A QuantileTree is constructed via a QuantileTree<T>::Builder. The builder supports the following methods:

absl::StatusOr<std::unique_ptr<QuantileTree<T>>> quantile_tree =
  QuantileTree<T>::Builder()
      .SetLower(lower)
      .SetUpper(upper)
      .SetTreeHeight(tree_height) // optional
      .SetBranchingFactor(branching_factor)
      .Build();
  • T: The input type, for example double or int64.
  • T upper, lower: The upper and lower bounds for each input element. If any inputs are greater than upper or less than lower they will be replaced with upper or lower respectively.
  • int tree_height, branching_factor: These parameters specify the height and width of the quantile tree. Each node will have branching_factor children, and the tree will be of height tree_height. The quantile tree assigns each leaf node to an equal sized portion of the domain [lower, upper], and there will be branching_factor ^ tree_height leaf nodes. These parameters are optional, and have reasonable default values.

Note that privacy parameters are not specified when constructing the quantile tree.

Input and Output

Like Quantiles, QuantileTree supports any numeric type as input.

To get results, call the MakePrivate method. The MakePrivate method takes a struct that contains all of the privacy parameters (these are the same ones used when constructing an Algorithm):

absl::StatusOr<QuantileTree<T>::Privatized> results =
  quantile_tree.MakePrivate({
      .epsilon = epsilon,
      .delta = delta,
      .max_contributions_per_partition = max_contributions,
      .max_partitions_contributed_to = max_partitions,
      .mechanism_builder = absl::MakeUnique<LaplaceMechanism::Builder>()});
  • double epsilon: The epsilon differential privacy parameter. A smaller number means more privacy but less accuracy. epsilon should be > 0.
  • double delta: The delta differential privacy parameter. A smaller number means more privacy but less accuracy. delta should be in (0, 1).
  • int max_partitions: The number of aggregations, or ‘partitions,’ that each user is allowed to contribute to. Defaults to 1 if unset. The caller must guarantee that this limit is enforced on the input. The library cannot enforce it because it cannot distinguish between users or aggregations. Note that Algorithms that will be merged together are considered part of the same partition.
  • int max_contributions: The number of pieces of input to this aggregation that can belong to a single user. Defaults to 1 if unset. The caller must guarantee that this limit is enforced on the input. The library cannot enforce it because it does not now which inputs belong to which users. If summaries from multiple Algorithms are merged together, the total number of inputs from a single user across all marged Algorithms must not exceed this limit.
  • std::unique_ptr<NumericalMechanism::Builder> mechanism_builder: Used to specify the type of numerical mechanism the algorithm will use to add noise (e.g. Laplace, Gaussian). In most cases this should not be set (and a default LaplaceMechanism will be used), but it can be used to remove or mock noise during testing.

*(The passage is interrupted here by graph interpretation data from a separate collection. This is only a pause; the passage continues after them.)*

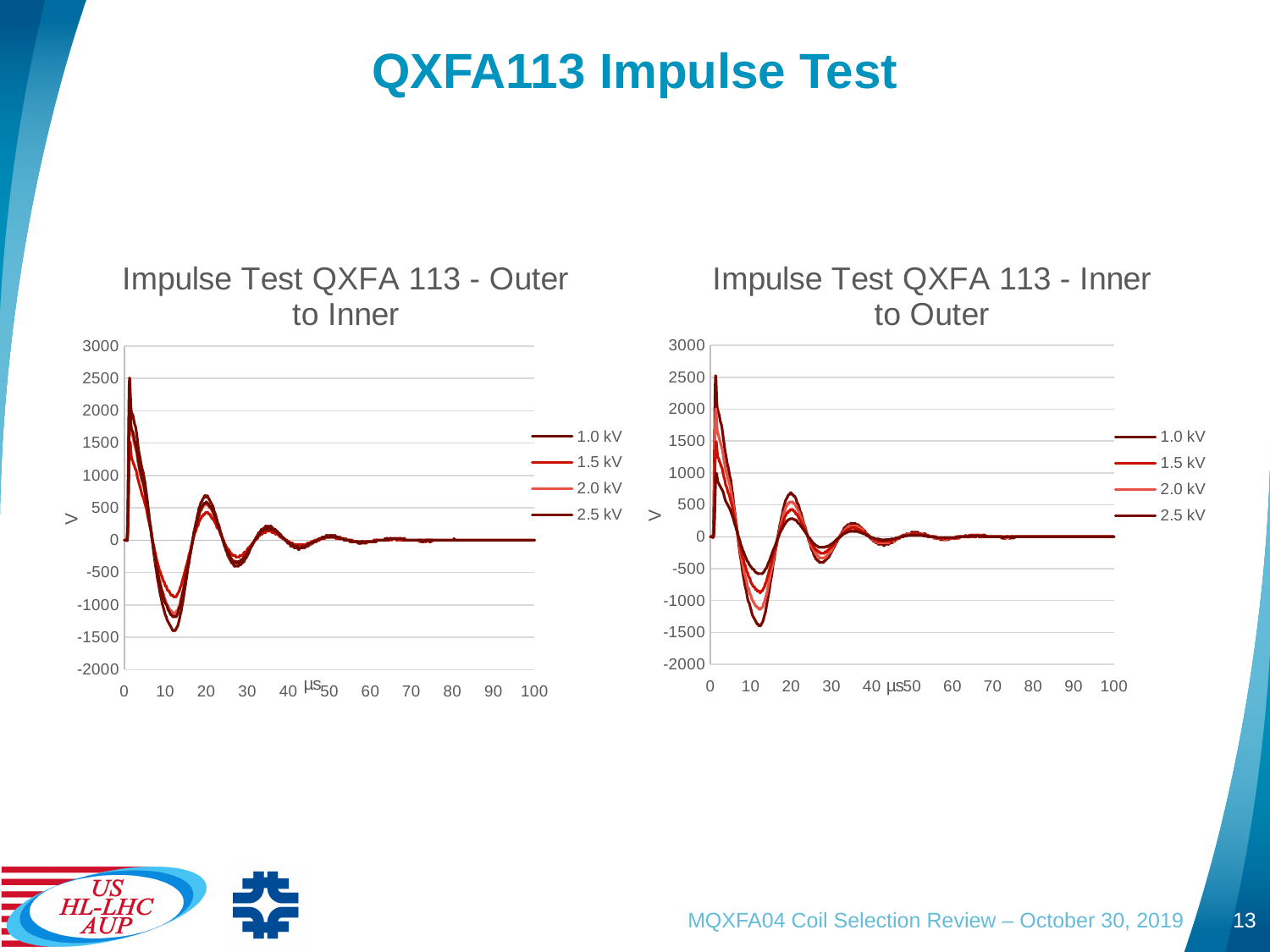
In the left chart, 'Impulse Test QXFA 113 - Outer to Inner', is the highest value reached by any line greater or less than 2000? greater In the left chart, 'Impulse Test QXFA 113 - Outer to Inner', do the oscillations grow or decay as the x axis increases? decay In the left chart, 'Impulse Test QXFA 113 - Outer to Inner', what are the legend entries? 1.0 kV, 1.5 kV, 2.0 kV, 2.5 kV In the right chart, 'Impulse Test QXFA 113 - Inner to Outer', is the lowest value reached by any line greater or less than -1000? less How many series does the legend of the right chart, 'Impulse Test QXFA 113 - Inner to Outer', list? 4 What kind of chart is the right chart, 'Impulse Test QXFA 113 - Inner to Outer'? Line chart In the right chart, 'Impulse Test QXFA 113 - Inner to Outer', do the oscillations grow or decay as the x axis increases? decay What is the y-axis label of the right chart, 'Impulse Test QXFA 113 - Inner to Outer'? V In the left chart, 'Impulse Test QXFA 113 - Outer to Inner', is the lowest value reached by any line greater or less than -1000? less How many series does the legend of the left chart, 'Impulse Test QXFA 113 - Outer to Inner', list? 4 What kind of chart is the left chart, 'Impulse Test QXFA 113 - Outer to Inner'? Line chart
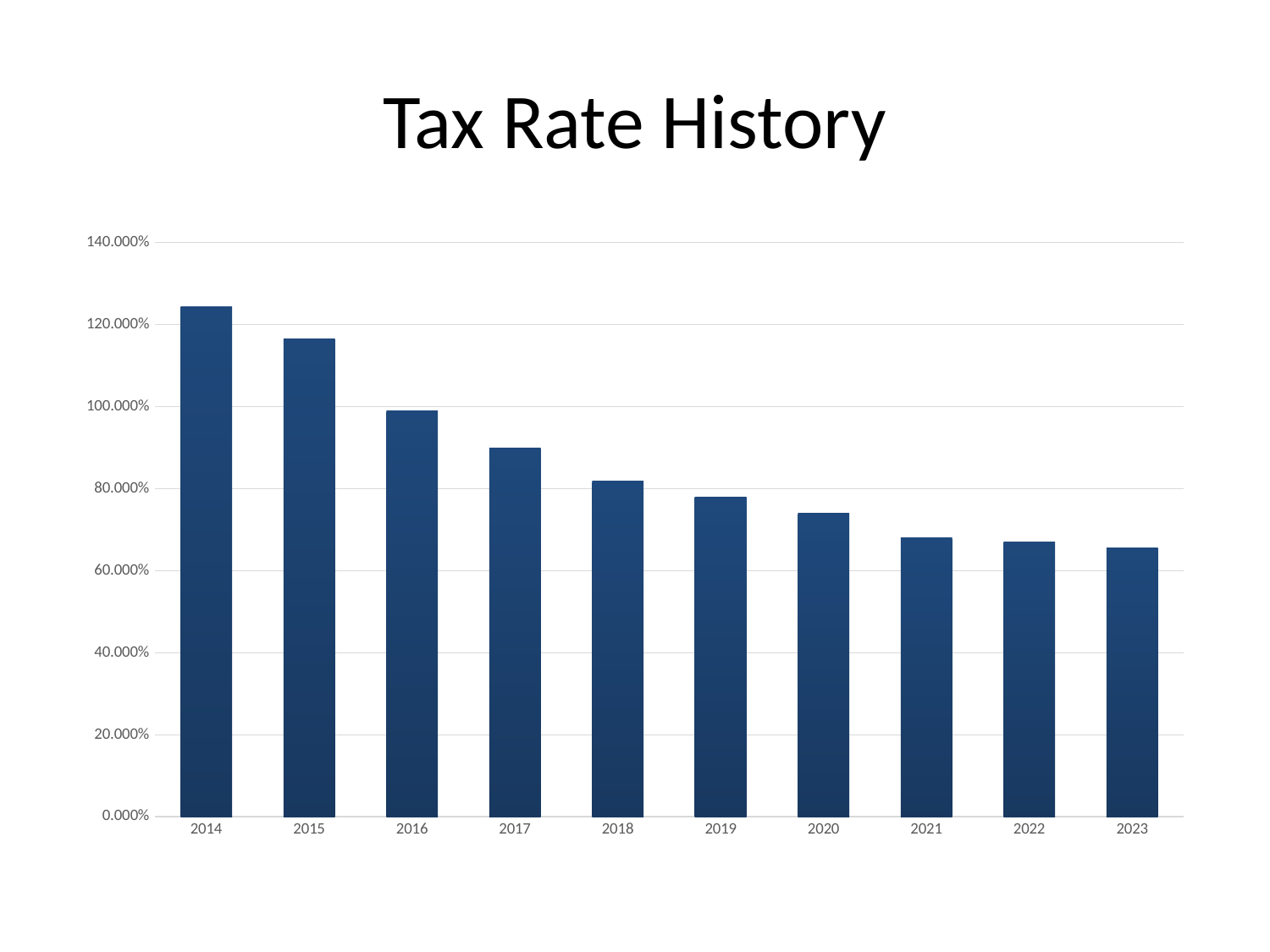
Is the value for 2014 greater or less than 120.000%? greater Is the value for 2023 greater or less than 80.000%? less What is the title of the chart? Tax Rate History Do the tax rates rise or fall from 2014 to 2023? fall Which is larger, the value for 2014 or the value for 2015? 2014 Is the value for 2017 greater or less than 80.000%? greater How many years are shown on the x axis of the chart? 10 Which year has the highest tax rate? 2014 Which year has the lowest tax rate? 2023 What kind of chart is shown on the slide? bar chart Which is larger, the value for 2020 or the value for 2021? 2020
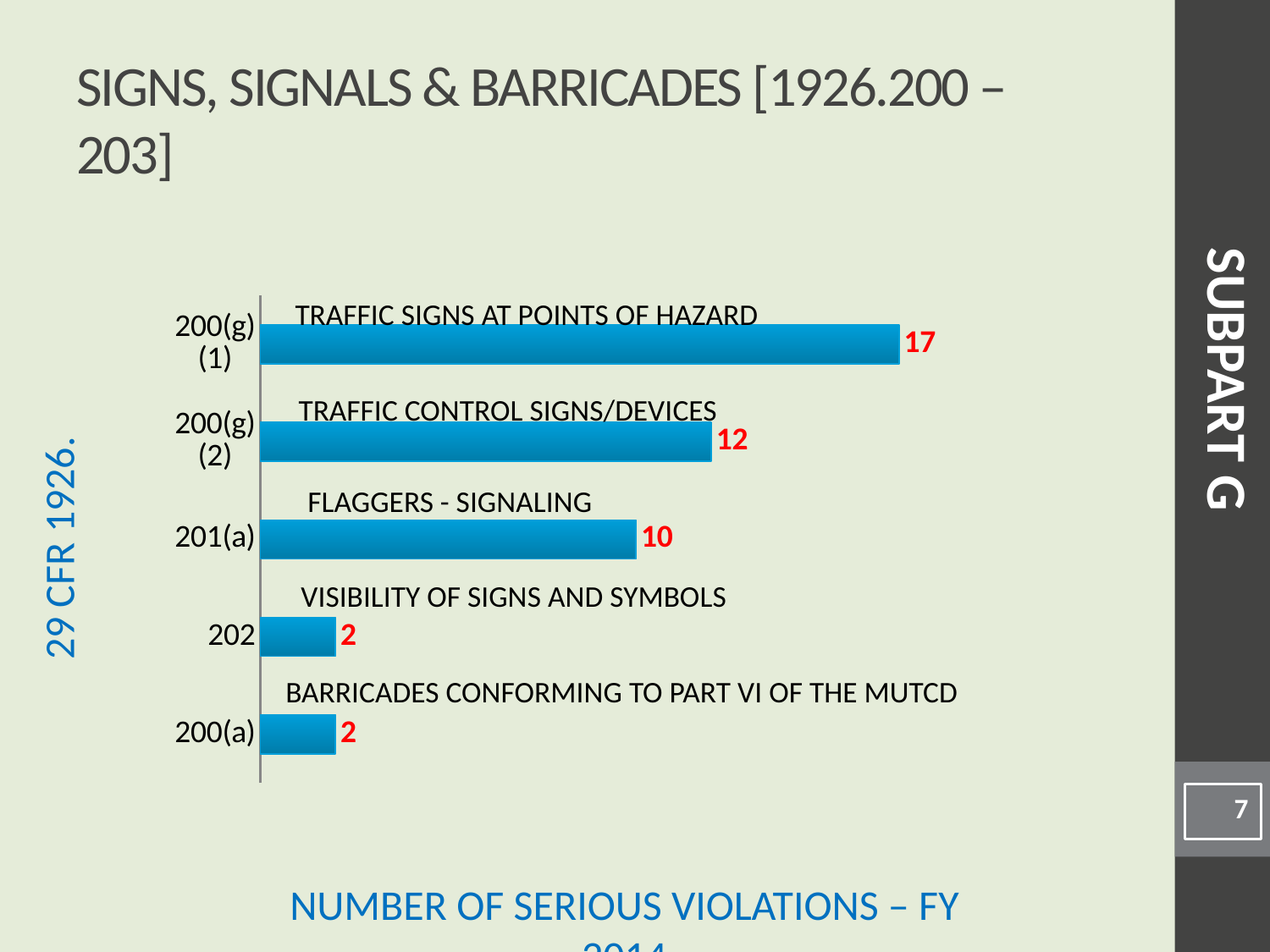
What is the number of serious violations for 200(g)(2), Traffic Control Signs/Devices? 12 What is the total number of serious violations across all five categories shown? 43 What is the number of serious violations for 201(a), Flaggers - Signaling? 10 What is the difference in serious violations between 201(a) and 202? 8 What is the number of serious violations for 200(g)(1), Traffic Signs at Points of Hazard? 17 Which has more serious violations, 200(g)(2) or 201(a)? 200(g)(2) How many categories are shown in the chart? 5 What is the difference in serious violations between 200(g)(1) and 200(g)(2)? 5 Which category has the highest number of serious violations? 200(g)(1) Traffic Signs at Points of Hazard What kind of chart is shown on the slide? Bar chart What colour are the bars in the chart? Blue What is the number of serious violations for 202, Visibility of Signs and Symbols? 2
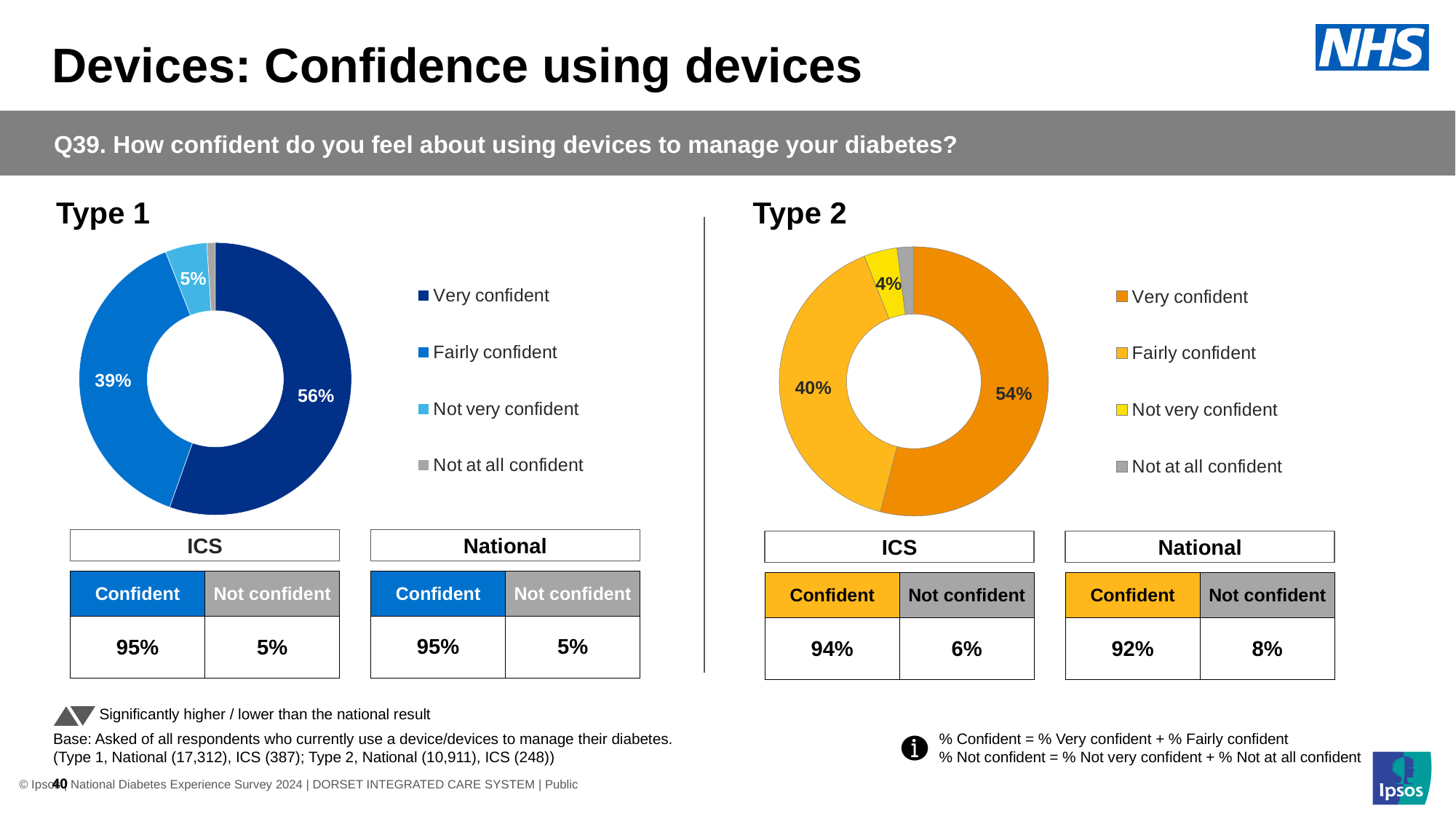
How many categories does the legend of the Type 2 chart list? 4 Which chart has the larger share for very confident, Type 1 or Type 2? Type 1 In the Type 2 chart, what is the difference between the very confident and fairly confident shares? 14 percentage points In the Type 2 chart, what percentage of respondents are not very confident? 4% In the Type 1 chart, which category has the largest share? Very confident In the Type 2 chart, which category has the largest share? Very confident In the Type 1 chart, what percentage of respondents are fairly confident? 39% What type of chart is used for Type 1? Doughnut chart In the Type 1 chart, what is the difference between the very confident and fairly confident shares? 17 percentage points In the Type 1 chart, what percentage of respondents are very confident? 56% In the Type 1 chart, what colour represents the not at all confident category? Grey In the Type 2 chart, what percentage of respondents are very confident? 54%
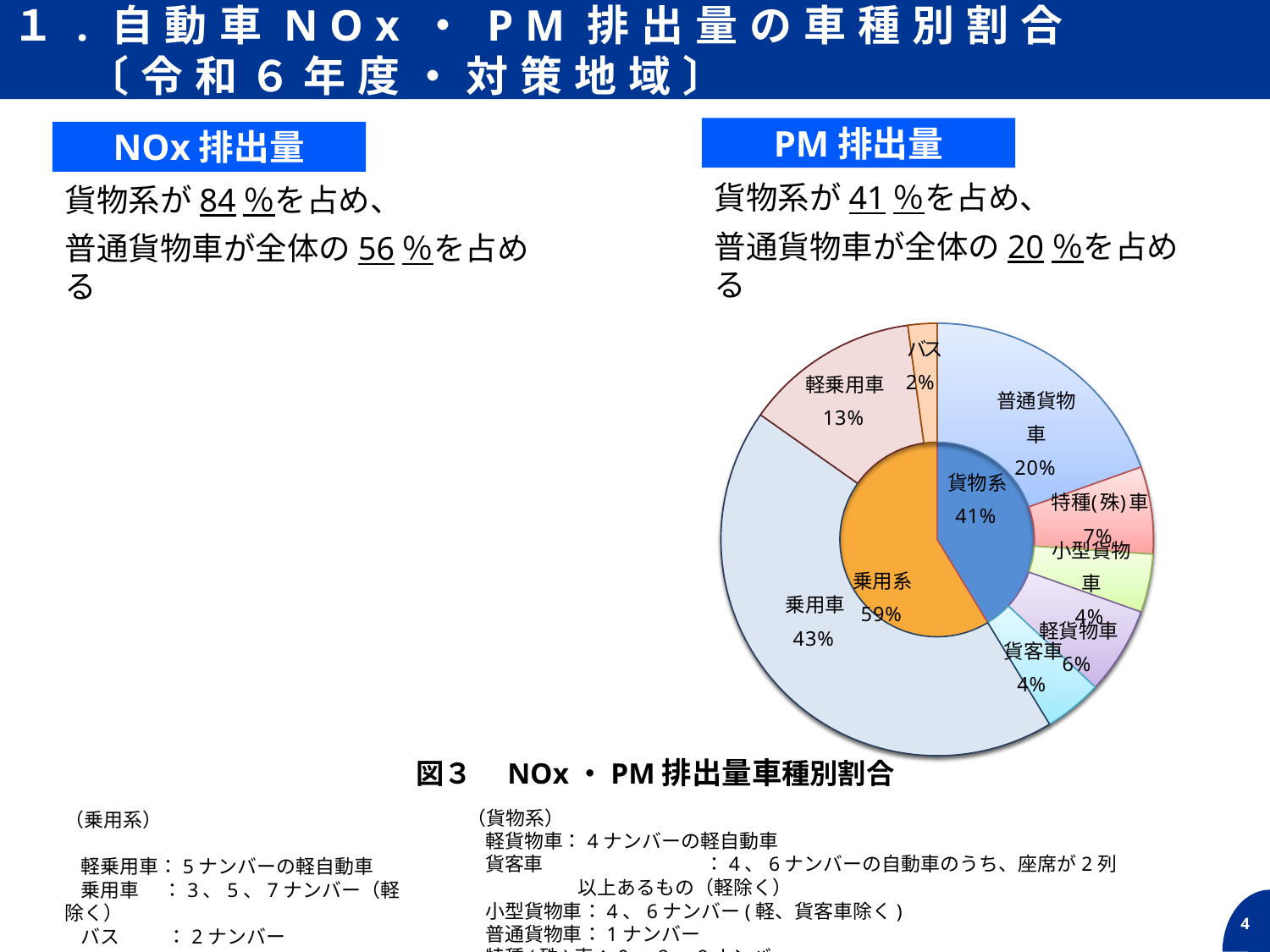
In the PM emissions pie chart, which outer-ring category has the largest share? 乗用車 In the PM emissions pie chart, what share is labelled for 普通貨物車? 20% In the PM emissions pie chart, what share is labelled for バス? 2% In the PM emissions pie chart, what share does the inner ring show for 乗用系? 59% In the PM emissions pie chart, what is the difference between the shares of 乗用車 and 普通貨物車? 23% In the PM emissions pie chart, which outer-ring category has the smallest share? バス In the PM emissions pie chart, what share does the inner ring show for 貨物系? 41% What kind of chart is shown on the slide? pie chart In the PM emissions pie chart, what share is labelled for 軽乗用車? 13% In the PM emissions pie chart, what share is labelled for 乗用車? 43% In the PM emissions pie chart, which has the larger share, 軽貨物車 or 特種(殊)車? 特種(殊)車 How many categories are labelled in the outer ring of the PM emissions pie chart? 8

MakePrivate returns a QuantileTree<T>::Privatized (or an error status if an error occurred). A QuantileTree<T>::Privatized can be used to calculate any quantile by calling the GetQuantile method. Calling GetQuantile consumes no additional privacy budget. A QuantileTree<T>::Privatized may contain internal non-privatized information, but only privatized information can be accessed through its API. A QuantileTree<T>::Privatized answers questions about the input that had been added to the QuantileTree<T> at the time that MakePrivate was called. After a QuantileTree<T>::Privatized has been created it is no longer tied to the QuantileTree<T>, and modifying the QuantileTree<T> has no effect on it.

Result Performance

For both Quantiles and QuantileTree, calling Result has a constant time complexity (though the value of the constant will depend on the tree parameters). Space complexity is also constant, and again depends on the tree parameters.